Il possesso di sostanze stupefacenti, anche al di fuori dell’orario e del luogo di lavoro, rappresenta un motivo legittimante del recesso datoriale.
Lo ha stabilito il 3 dicembre 2019 la Suprema Corte di Cassazione – Sezione Lavoro, con la sentenza n. 31531. Per i giudici dunque la detenzione di quantitativi non modici di sostanze stupefacenti costituisce giusta causa di licenziamento benché intervenuta al di fuori dell’orario e del luogo di lavoro. Ciò in quanto al lavoratore è richiesto un comportamento diligente non solo sul luogo di lavoro: anche la sua condotta extralavorativa non deve essere tale da compromettere gli interessi morali e materiali del datore.
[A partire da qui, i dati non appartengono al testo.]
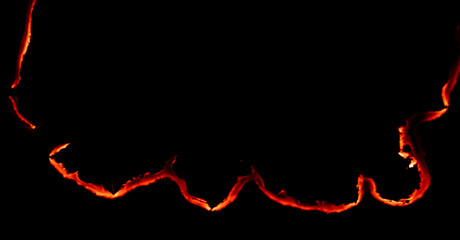 burning paper, glowing edge of paper on a black background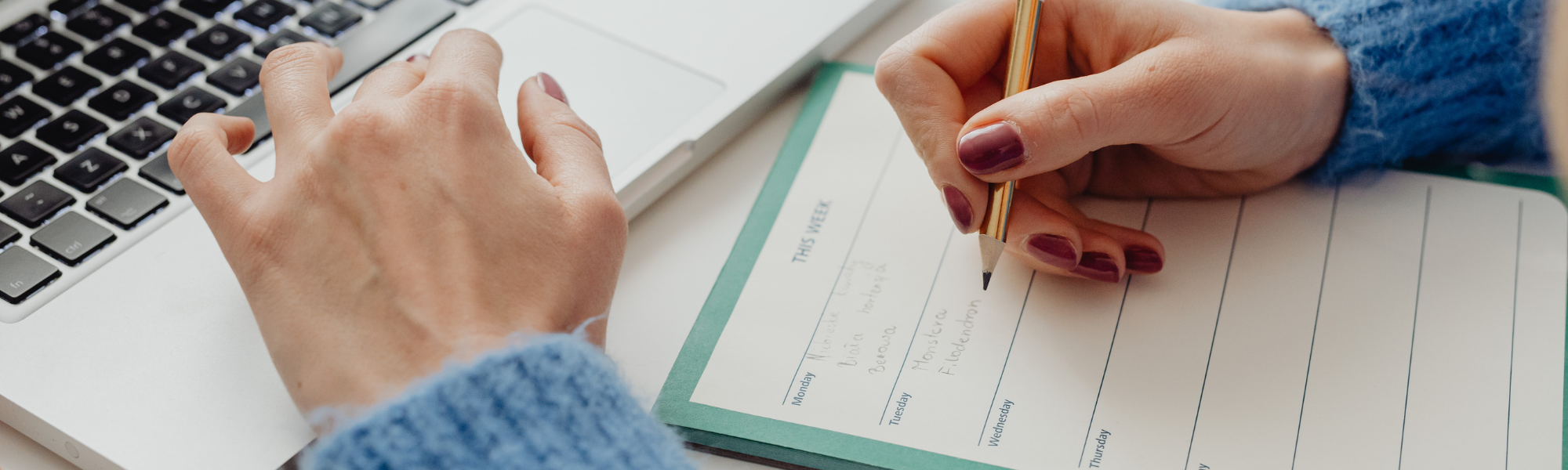 Image shows the arms of a lady wearing a light blue sweater, writing down her goals for the day.  Image courtesy of Canva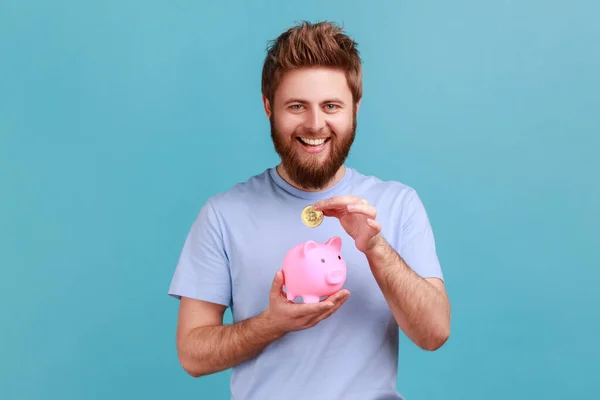 Portrait Happy Smiling Bearded Man Looking Camera Putting Coin Piggybank — Foto Stock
Il caso riguarda un portalettere, ma è facilmente applicabile a svariati settori, tra cui quello delle pulizie/ servizi ambientali/ multiservizi, in cui la manodopera è spesso a contatto con altre persone (pubblico, lavoratori o rappresentanti della committenza, clienti dei committenti stessi). Secondo il lavoratore il licenziamento era sproporzionato in quanto la violazione di legge si era verificata in un ambito estraneo all’orario e al luogo di lavoro, senza alcun riflesso sulla prestazione lavorativa ed era quindi da considerare fatto lieve. Inoltre opponeva che i fatti accertati in sede penale risalivano all’aprile 2014, mentre l’azione disciplinare si collocava nel mese di maggio 2016, ben due anni dopo, a conferma -secondo la tesi difensiva- del fatto che l’illecito penale non aveva avuto riflessi sulla prestazione lavorativa.
Tuttavia gli Ermellini, nel caso in specie, hanno precisato che la detenzione delle sostanze stupefacenti minaccia il futuro corretto adempimento della prestazione lavorativa che può derivarne e può causare una lesione irreparabile del vincolo fiduciario tra lavoratore e datore di lavoro. Per i giudici, infatti, al di là del dato temporale, è di per sé una condotta censurabile, la condotta del lavoratore (le cui mansioni presuppongono un costante contatto con il pubblico, come è il caso di molti lavoratori del nostro settore, lo dicevamo poc’anzi) risulta incompatibile con la prosecuzione del rapporto, e dunque il licenziamento appare misura adeguata e proporzionata ai fatti.